ANCHORAGE (AP) -- Snowmachiners are willing to drop their lawsuit over a snowmachine ban in Denali National Park and Preserve if the Bush administration is willing to deal.
The group is willing to withdraw the suit against the National Park Service for a change in the proposed ban in the wilderness portion of the park.
Snowmachiners want access to attractive riding areas near Cantwell.
''All we ever wanted is to ride snowmobiles in the southeast corner of the Alaska Range,'' said Joe Gauna, a spokesman for the Alaska State Snowmobile Association, a plaintiff in the case.
The snowmachiners' attorney, Bill Horn, also is talking with Bush officials about settling two other motorized-access lawsuits. One contests a snowmachine phase-out in Yellowstone National Park; the other objects to off-road riding restrictions in Big Cypress National Preserve in Florida.
Doug Burdin, who works with Horn at the Washington, D.C., office of the law firm of Birch, Horton, Bittner and Cherot, said the two have met with Interior and Justice department officials.

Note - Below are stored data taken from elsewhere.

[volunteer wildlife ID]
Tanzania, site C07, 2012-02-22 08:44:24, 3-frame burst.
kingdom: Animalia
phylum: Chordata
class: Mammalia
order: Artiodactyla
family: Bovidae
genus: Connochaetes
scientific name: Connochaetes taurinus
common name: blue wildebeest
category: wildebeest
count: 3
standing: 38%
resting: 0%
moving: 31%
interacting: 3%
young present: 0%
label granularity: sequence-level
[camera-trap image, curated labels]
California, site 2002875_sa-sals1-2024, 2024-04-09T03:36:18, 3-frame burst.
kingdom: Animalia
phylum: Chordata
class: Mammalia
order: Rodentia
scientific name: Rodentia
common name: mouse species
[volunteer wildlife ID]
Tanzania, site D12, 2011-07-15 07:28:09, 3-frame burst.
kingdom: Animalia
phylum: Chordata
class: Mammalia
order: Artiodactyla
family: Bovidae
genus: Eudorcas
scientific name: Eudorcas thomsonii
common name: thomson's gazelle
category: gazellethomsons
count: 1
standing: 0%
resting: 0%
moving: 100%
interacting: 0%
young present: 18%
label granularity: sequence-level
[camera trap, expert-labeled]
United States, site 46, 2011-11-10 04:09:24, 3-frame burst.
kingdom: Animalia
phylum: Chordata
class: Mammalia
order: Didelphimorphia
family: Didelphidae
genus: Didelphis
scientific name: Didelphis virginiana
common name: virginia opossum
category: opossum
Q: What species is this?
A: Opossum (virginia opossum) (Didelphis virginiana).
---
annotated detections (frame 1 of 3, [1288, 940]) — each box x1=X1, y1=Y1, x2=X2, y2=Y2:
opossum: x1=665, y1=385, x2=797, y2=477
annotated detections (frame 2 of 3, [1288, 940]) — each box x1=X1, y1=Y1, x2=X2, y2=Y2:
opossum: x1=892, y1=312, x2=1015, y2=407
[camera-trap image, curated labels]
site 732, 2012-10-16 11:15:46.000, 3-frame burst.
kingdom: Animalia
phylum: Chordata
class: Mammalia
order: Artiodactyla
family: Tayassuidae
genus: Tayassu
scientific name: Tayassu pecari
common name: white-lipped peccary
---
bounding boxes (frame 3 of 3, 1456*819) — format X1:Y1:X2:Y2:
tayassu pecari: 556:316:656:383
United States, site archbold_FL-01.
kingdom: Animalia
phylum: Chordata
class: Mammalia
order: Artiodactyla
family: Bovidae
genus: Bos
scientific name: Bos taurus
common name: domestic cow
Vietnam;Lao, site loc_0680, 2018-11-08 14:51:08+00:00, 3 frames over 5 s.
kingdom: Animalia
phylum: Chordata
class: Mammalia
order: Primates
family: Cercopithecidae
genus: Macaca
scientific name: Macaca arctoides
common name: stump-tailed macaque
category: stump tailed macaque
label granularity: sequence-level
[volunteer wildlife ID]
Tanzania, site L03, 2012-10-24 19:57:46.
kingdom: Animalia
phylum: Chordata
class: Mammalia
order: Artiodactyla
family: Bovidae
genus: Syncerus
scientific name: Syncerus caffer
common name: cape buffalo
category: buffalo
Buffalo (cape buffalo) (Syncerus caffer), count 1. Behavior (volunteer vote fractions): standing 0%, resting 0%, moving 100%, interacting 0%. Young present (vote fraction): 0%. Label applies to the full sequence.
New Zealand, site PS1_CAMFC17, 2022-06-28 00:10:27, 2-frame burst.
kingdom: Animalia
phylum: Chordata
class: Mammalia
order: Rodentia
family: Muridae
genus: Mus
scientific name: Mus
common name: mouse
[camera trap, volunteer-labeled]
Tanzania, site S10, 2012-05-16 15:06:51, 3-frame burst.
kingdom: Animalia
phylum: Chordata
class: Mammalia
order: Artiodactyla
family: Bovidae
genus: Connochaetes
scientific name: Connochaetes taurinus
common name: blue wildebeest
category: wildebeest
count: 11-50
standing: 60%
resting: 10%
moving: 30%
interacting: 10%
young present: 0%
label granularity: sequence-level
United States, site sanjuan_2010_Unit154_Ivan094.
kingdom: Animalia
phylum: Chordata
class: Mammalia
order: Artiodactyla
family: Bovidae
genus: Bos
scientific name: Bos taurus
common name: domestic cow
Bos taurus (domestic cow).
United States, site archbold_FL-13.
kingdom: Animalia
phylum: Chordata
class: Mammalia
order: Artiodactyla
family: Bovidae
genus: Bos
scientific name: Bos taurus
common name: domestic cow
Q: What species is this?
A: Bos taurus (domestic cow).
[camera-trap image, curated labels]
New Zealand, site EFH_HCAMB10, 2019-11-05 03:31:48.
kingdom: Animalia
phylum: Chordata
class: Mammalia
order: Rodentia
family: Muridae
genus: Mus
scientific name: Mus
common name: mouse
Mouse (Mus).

''We are discussing the possible settlements of each of those cases but have not yet come to any resolution,'' Burdin told the Anchorage Daily News.
Christine Romano, a spokeswoman for the Department of Justice in Washington, D.C., would not comment.
In late 1998 the Park Service began planning to turn a long-standing informal ban on snowmachines inside the old park into a permanent rule. Though a temporary ban in February 1999 opened a small part of the old park to snowmachine riding, the final Park Service rule last June closed all of the old park.
At the heart of the issue is a key term in federal law that governs motorized access in the park. Under the Alaska National Interest Lands Conservation Act, snowmachines shall be allowed in the park for ''traditional activities.''
Snowmachiners argue that recreational snowmachining is a traditional activity. Park officials and environmentalists say it is not.
Snowmachining is allowed in the remaining 4 million acres of the park and preserve.
Environmentalists say that allowing snowmachines in a wilderness area would set a damaging precedent.
''This is not just about the parks in Alaska,'' said Allen E. Smith, Alaska director of the Wilderness Society. ''This could open up all national parks to recreational snowmachining.''
Eight conservation groups intervened in the lawsuit to support the Park Service ban. Their attorney, Bob Randall with Trustees for Alaska, said none of the groups have been invited to participate in the negotiations. Park Service officials have been consulted by telephone but have not been directly involved, said John Quinley, a National Park Service spokesman in Alaska.
Chip Dennerlein, Alaska director of the National Parks and Conservation Association, said he thinks Horn will succeed in settling the case. He notes that Horn worked with Interior Secretary Gale Norton when they both worked for the Interior Department under President Reagan. Horn also served on the Bush transition team.